信長はのび助の隣に座った。

「何の商売をしていたのだ?」

のび助はぼんやりしたまま

「花屋です。10の店をやってました・・・ん・・・?貴方だれ?」

のび助は直ぐ隣でこちらを見ている信長に、やっと気付いた。

「織田上総介平信長と申す」

「織田・・・信長・・・?」

うたえもんが温かいお茶を2人の前に置きながら

「僕が安土桃山時代から連れて来たんだ。どうぞ飲んで」

と言って、自らも席に着いた。

「すごい・・・」

のび助は信長をしげしげと見て、そして導かれるように話し始めた。

しずは小学生の頃から可愛く優しく優等生で、初恋だったと。 同じ高校に入りたくて、中学では出来ない勉強を頑張り、 何とか同じ高校に入れて、2人は花壇部で毎日のように花の話をした。 大学から交際が始まり、のび助は農学を専攻し、しずはフラワーアートを学んだ。
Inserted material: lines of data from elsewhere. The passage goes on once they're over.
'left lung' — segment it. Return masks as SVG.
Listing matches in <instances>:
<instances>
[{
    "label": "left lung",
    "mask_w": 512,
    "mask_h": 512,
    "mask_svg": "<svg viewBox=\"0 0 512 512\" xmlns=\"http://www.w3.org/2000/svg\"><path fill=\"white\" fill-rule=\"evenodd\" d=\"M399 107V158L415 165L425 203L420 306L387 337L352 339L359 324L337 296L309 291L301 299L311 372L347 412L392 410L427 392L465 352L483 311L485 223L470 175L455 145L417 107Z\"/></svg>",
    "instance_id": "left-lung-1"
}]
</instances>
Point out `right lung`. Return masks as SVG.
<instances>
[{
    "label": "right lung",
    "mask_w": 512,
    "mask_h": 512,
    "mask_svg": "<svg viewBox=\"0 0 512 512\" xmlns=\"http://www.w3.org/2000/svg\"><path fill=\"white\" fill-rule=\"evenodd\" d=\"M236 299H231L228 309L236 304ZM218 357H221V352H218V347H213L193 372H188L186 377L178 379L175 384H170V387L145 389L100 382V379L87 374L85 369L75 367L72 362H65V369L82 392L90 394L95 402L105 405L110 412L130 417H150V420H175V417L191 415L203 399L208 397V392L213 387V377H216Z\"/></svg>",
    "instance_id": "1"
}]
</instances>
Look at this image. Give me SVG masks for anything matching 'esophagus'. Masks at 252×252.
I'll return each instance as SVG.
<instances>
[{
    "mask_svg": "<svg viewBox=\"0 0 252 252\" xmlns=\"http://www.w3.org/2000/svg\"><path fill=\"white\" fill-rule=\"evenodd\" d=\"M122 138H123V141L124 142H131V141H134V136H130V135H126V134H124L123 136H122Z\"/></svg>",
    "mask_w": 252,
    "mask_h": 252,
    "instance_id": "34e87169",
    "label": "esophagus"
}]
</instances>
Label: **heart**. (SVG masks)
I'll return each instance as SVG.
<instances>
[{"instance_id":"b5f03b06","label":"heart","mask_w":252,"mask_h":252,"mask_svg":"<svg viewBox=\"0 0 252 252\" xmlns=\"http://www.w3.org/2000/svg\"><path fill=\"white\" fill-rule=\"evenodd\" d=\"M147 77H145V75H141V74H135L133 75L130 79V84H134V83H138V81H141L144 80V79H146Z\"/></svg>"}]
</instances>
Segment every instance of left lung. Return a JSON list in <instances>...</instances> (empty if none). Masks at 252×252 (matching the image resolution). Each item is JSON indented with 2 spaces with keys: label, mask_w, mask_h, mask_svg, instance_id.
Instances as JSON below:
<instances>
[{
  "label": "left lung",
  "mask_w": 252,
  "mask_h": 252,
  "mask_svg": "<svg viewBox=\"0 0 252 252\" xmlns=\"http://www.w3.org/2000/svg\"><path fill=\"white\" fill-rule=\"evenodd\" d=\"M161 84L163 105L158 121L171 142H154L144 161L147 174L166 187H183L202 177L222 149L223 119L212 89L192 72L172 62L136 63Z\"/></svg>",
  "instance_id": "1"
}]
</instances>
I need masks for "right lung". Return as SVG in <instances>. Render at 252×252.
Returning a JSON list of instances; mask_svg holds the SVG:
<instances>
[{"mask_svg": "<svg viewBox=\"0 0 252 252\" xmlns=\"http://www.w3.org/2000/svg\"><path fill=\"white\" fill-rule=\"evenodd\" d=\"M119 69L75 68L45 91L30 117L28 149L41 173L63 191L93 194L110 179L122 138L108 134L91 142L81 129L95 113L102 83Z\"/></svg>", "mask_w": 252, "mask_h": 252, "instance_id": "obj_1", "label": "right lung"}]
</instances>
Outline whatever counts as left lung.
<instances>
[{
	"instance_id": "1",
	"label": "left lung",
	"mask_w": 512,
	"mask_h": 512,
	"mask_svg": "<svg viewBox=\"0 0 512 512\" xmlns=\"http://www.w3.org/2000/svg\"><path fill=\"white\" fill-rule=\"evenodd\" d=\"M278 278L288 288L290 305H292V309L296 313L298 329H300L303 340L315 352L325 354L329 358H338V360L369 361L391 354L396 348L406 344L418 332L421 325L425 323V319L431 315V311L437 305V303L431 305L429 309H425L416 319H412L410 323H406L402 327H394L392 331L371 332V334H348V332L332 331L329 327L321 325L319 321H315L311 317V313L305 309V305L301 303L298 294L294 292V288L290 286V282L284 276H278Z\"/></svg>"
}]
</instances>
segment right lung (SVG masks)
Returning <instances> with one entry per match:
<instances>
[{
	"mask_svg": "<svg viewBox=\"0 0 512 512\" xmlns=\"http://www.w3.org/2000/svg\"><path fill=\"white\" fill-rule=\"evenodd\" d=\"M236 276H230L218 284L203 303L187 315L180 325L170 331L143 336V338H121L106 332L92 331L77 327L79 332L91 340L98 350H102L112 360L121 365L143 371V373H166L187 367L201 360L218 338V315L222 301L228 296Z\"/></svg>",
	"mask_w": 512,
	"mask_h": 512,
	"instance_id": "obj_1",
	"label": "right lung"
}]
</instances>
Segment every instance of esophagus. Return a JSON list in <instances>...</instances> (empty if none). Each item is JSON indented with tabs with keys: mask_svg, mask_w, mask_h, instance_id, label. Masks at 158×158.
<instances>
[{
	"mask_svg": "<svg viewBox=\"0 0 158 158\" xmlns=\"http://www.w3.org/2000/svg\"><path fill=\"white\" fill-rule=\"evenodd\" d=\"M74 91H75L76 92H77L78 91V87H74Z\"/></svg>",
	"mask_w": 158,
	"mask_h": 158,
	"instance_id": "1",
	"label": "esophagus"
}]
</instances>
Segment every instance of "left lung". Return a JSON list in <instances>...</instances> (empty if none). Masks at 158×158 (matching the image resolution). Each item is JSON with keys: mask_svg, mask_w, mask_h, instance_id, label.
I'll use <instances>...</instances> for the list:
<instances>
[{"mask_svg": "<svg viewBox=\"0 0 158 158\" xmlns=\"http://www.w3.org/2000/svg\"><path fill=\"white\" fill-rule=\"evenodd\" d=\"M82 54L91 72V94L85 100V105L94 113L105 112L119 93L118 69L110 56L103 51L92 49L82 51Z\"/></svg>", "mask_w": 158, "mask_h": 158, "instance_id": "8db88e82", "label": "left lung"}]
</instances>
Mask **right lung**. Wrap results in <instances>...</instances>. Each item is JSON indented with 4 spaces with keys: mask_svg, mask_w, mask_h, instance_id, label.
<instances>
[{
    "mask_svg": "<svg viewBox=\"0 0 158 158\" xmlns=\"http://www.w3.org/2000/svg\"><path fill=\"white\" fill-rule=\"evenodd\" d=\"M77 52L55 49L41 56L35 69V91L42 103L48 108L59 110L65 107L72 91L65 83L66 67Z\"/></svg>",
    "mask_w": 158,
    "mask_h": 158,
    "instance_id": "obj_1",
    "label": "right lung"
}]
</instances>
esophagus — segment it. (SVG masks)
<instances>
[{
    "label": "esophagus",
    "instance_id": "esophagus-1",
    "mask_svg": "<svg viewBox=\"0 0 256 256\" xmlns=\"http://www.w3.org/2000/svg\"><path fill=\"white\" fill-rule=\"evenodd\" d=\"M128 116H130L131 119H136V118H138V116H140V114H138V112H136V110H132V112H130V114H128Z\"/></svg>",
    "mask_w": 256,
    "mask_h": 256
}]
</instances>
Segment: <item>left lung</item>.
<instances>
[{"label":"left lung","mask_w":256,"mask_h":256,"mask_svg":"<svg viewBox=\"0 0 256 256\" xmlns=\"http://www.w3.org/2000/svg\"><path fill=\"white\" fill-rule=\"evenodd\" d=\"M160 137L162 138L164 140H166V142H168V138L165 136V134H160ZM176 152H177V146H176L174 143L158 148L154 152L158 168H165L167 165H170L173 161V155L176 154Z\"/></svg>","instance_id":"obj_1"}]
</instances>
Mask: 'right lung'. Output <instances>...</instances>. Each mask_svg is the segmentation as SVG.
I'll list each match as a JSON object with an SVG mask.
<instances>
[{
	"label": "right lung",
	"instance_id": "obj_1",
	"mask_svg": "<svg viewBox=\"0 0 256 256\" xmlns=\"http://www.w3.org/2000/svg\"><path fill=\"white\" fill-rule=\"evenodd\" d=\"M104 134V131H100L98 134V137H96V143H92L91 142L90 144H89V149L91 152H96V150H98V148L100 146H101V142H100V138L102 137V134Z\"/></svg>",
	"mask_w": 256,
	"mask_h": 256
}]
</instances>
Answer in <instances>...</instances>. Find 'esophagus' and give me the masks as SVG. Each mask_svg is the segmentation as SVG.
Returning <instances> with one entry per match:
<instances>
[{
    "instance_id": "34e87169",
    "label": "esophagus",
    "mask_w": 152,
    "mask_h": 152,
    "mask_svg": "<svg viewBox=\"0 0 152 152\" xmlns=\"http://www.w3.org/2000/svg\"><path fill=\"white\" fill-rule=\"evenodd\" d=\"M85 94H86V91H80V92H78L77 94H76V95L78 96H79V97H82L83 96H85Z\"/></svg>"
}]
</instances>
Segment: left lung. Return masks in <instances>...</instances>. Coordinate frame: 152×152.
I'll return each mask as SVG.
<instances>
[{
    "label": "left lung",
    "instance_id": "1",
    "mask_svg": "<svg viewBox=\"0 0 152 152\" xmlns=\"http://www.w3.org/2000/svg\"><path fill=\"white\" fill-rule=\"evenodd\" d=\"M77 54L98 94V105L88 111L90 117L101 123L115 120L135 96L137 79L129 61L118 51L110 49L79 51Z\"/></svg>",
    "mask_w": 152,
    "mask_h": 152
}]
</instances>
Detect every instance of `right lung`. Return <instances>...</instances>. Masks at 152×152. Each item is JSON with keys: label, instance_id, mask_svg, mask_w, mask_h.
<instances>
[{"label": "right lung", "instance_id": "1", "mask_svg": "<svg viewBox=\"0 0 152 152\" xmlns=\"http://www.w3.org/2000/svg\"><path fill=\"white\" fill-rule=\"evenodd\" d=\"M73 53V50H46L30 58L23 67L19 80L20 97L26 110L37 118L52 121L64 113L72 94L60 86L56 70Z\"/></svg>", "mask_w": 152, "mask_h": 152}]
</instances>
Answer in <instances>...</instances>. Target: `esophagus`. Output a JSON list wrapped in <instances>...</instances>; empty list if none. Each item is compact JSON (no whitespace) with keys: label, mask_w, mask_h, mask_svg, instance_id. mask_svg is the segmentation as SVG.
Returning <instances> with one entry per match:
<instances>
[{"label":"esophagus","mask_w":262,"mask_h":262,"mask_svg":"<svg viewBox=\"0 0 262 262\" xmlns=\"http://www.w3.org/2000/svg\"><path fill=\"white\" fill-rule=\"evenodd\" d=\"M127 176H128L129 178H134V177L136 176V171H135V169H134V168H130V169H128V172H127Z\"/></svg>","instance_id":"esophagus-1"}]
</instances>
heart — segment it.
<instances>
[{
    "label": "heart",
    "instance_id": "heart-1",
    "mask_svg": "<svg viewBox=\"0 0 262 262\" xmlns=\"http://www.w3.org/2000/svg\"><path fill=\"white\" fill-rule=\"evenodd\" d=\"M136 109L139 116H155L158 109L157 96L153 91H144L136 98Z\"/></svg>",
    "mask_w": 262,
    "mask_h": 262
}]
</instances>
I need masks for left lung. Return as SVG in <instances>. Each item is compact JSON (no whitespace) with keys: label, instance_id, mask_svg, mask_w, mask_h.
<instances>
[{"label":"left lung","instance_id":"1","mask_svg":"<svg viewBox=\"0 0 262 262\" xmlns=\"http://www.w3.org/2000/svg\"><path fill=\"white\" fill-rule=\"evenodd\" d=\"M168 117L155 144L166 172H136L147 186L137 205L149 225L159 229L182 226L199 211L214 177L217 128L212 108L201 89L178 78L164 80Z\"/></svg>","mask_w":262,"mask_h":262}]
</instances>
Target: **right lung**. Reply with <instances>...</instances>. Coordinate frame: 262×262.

「いつか街を花でデザインして、通る人を幸せにしたい」

口癖のように話していたしずの夢は、いつしかのび助の夢ともなり、 卒業後結婚して小さな花屋を出した。 そこまでのび助が話した所で、うたえもんはハッと思い出して

「いけないいけない、そろそろニラを・・・」

と言いながら台所へ行った。

「しずは俺の天使だった。赤ちゃんまで授かって華と名付けた。幸せを与えられてた」

信長はそんな話を、歌を聞くように感じながら

「そうか」

とだけ言った。

のび助は久しぶりに沢山話せて、少しは穏やかさを取り戻せた気がした。

「ジャジャーン!うたえもん特製のおじやだぞ!ニラと卵が安かったから、 たんまり入れたしまだおかわりも出来る!さあ食え!」

食卓に3人分のおじやが、湯気を上げた。

レンゲを口に近付けると、胡麻油が微かに香る。

「旨いな!」

信長がビックリすると、うたえもんは自慢げに

「そうだろう?」

と笑った。

温かいおじやを食べ進むと、のび助の体温も上昇していく様で、胸の中まで温まる気がした。

「おかわり!」

信長が空っぽになった碗をうたえもんに差し出すと、うたえもんは

「はいはい」

と、いそいそと台所へ向かった。

のび助に向かって

「いや旨いな?驚いた」

と笑う信長を見て、おじやを頬張りつつ2回うなづいて返事をした。

ー何だろう・・・楽しい・・・ー

のび助も珍しくおかわりをした。

風呂を済ませ信長にのび助の洋服を着せると、案外似合っていたが違和感があったので、 帽子を被せたらしっくりときた。

「散髪までは帽子だな」

翌早朝、のび助が目覚めて窓の外を見ると、庭で信長が剣を振っている。

慌てて仕舞い込んでいた木刀を取り出して、信長の元に急ぎ、隣で真似をした。

うたえもんはその様子を見て

「じゃあ僕は美味しい朝ごはんでも作るか」

と右腕をブンブン回した。

その日は3人で、かろうじて残していた1店舗である本店の花屋で店を開け、 手分けして仕事をした。 元気さえ取り戻せば、本来花を愛し、知識も経験もあるのび助である。

日に日に巻き返し、借金もみるみる減らし、更には再び店舗も増やしていった。 そんなある日、ポストに同窓会の案内が届いた。

「うわ、小学校のだ。行きたいな」

と言うのび助に、うたえもんは行くことを勧めた。